Fifty-six-year-old Agapito “Mang Pete” Perno’s life used to be a savvy blast fisher when he was 20 years younger. Today, Mang Pete still roams the waters of Nasugbu, Batangas, this time clasping a sack of fish feed instead of a stick of ammonium nitrate.
“The sun had not yet risen, but you could already hear explosions,” Mang Pete recalls, referring to his old practice of dynamite fishing while skirting the coast guard. But the former bosero, or spotter, from Papaya, Nasugbu, has also seen the devastation brought by his action in the form of destroyed reefs and diminished catch for his native town.
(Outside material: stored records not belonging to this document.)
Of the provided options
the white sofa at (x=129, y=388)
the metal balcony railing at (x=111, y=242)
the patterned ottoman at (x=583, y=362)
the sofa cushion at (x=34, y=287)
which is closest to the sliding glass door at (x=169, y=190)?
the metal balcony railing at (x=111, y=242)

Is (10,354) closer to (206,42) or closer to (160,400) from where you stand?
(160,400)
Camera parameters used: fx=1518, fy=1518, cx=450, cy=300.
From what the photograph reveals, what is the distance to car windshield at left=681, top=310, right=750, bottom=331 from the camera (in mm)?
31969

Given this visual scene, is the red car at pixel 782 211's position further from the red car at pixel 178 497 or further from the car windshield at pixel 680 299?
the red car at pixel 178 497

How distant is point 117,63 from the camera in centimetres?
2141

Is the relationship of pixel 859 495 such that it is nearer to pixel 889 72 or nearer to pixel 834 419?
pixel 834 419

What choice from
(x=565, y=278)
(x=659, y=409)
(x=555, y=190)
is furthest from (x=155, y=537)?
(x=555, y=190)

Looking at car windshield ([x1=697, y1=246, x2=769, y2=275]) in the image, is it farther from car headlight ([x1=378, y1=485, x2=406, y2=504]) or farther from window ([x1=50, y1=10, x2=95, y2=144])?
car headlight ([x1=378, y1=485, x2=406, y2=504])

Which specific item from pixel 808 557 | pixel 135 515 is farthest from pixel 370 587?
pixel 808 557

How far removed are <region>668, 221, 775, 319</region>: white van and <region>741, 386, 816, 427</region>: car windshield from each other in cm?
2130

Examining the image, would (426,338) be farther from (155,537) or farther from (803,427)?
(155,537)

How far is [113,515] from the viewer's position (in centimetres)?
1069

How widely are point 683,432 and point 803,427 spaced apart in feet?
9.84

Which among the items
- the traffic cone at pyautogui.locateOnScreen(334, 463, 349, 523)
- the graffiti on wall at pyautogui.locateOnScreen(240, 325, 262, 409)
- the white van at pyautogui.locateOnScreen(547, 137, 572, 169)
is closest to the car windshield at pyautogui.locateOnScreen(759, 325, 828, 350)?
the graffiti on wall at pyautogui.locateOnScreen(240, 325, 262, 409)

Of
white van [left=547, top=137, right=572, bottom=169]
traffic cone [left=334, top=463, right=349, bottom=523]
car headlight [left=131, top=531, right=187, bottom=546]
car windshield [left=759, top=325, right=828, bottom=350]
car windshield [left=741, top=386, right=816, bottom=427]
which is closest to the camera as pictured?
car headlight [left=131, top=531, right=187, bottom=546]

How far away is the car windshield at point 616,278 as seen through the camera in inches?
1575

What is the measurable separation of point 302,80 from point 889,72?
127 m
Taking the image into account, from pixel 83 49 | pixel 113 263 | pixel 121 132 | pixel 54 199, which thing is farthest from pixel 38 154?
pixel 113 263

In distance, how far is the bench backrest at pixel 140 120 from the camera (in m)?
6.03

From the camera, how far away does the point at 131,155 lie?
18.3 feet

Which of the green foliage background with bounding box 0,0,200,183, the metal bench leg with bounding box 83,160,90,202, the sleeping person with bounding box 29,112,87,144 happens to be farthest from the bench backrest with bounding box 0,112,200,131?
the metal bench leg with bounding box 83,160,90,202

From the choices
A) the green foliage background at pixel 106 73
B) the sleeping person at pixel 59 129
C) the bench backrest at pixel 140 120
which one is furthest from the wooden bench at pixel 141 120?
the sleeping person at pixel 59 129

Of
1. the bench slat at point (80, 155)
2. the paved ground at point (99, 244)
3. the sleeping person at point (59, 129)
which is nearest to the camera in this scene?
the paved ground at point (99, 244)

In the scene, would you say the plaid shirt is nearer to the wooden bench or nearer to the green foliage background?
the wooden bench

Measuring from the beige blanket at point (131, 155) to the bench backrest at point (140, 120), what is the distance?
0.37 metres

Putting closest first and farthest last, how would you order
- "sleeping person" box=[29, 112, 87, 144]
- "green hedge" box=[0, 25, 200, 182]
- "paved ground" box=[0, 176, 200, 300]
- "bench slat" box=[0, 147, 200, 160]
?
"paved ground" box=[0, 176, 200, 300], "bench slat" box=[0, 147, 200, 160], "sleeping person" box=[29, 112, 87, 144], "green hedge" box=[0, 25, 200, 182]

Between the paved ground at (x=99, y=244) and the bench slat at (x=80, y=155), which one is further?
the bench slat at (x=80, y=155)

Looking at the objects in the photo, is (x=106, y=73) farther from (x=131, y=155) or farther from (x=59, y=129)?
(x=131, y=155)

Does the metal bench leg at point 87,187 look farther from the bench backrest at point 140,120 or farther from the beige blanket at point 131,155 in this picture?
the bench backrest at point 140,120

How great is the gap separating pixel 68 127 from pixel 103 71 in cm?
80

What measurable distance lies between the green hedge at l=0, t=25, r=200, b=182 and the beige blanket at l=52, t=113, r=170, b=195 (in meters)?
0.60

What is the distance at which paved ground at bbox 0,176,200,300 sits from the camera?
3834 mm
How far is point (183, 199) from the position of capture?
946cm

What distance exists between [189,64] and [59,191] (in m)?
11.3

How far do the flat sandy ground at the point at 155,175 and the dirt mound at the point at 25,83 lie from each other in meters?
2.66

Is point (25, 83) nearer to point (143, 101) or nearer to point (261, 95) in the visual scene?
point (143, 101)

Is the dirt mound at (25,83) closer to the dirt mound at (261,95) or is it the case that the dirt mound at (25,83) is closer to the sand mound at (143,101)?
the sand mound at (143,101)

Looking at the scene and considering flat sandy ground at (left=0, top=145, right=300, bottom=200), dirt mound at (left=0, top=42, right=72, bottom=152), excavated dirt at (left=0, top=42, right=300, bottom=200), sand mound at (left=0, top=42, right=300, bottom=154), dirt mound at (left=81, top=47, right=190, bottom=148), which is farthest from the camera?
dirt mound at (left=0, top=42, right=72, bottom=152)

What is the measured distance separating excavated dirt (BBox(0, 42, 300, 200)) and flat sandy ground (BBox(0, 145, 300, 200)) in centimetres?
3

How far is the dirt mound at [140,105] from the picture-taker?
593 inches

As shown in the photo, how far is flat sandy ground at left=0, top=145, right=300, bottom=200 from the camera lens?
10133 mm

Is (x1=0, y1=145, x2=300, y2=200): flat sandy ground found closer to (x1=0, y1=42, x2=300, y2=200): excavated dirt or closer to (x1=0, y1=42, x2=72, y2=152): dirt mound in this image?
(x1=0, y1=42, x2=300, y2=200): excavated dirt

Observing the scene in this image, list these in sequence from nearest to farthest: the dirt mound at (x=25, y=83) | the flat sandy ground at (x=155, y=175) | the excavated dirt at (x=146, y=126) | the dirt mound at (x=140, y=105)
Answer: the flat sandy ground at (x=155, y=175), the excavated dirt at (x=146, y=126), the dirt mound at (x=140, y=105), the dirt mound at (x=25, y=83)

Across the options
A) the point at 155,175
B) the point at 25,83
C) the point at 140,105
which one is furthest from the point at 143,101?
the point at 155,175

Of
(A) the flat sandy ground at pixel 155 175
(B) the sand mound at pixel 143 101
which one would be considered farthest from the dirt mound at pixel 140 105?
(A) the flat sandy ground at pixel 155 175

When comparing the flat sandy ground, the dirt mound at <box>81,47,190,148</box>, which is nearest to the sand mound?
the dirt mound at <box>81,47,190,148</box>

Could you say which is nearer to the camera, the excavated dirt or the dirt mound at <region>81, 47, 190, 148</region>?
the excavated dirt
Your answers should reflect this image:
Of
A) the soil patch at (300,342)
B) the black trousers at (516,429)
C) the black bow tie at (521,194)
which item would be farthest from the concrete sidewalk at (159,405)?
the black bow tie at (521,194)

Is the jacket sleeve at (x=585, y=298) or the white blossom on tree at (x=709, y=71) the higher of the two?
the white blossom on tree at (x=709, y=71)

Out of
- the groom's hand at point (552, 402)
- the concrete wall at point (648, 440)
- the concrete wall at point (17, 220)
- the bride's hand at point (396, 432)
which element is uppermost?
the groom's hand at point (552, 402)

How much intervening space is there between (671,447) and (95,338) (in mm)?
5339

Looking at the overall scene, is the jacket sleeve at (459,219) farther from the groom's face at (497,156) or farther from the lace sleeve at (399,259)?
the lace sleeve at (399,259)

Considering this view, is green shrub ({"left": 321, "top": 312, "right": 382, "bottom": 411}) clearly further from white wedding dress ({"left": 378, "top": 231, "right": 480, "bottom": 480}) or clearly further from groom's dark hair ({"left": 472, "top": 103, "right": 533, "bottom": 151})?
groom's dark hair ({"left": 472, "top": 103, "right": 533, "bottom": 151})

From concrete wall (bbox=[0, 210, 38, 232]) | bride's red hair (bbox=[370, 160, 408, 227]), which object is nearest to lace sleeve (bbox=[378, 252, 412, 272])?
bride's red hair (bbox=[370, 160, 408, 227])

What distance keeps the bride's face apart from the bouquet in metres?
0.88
In 2007, his encounter with Costa del Hamilo, Inc., a subsidiary of SM Land, Inc. and project developer of the envisioned premier sustainable beach resort town Hamilo Coast in Nasugbu, gave Mang Pete a fresh start as he became the resident guardian of the development’s 13 coves-a title that he accepted with renewed pride. Three of the coves are now marine protected areas.
“I feed them by hand because I don’t want anything to happen to the fish, “Mang Pete says. His routine includes monitoring seeded giant clams, or taklobo, taking care of corals, patrolling Hamilo Coast’s 31-kilometer coastline, and staving off would-be poachers.
“Today, the catch of local fisher folks have increased by as much as 12 kg daily, which is more than 50 percent of their old haul,” says World Wildlife Fund (WWF) Philippines’ Paolo Pagaduan, project manager of Hamilo Coast’s sustainable development projects that involve taking care of 5,900 hectares of abundant, yet vulnerable flora and fauna.
WWF Philippines implemented a “ridge-to-reef” approach where baseline studies of uplands were performed to determine what interventions can be done. As a result of these studies, Costa del Hamilo, Inc. launched a multi-pronged sustainability campaign composed of a waste management program, coastal resource management, renewable energy program involving solar energy, and bantay dagat units to patrol the coastlines, where Mang Pete is a part of.
Pagaduan says that a true ecotourism destination has to achieve balance. “It must have economic sense for it to become sustainable, then it should benefit local communities, and, of course, environmental programs.”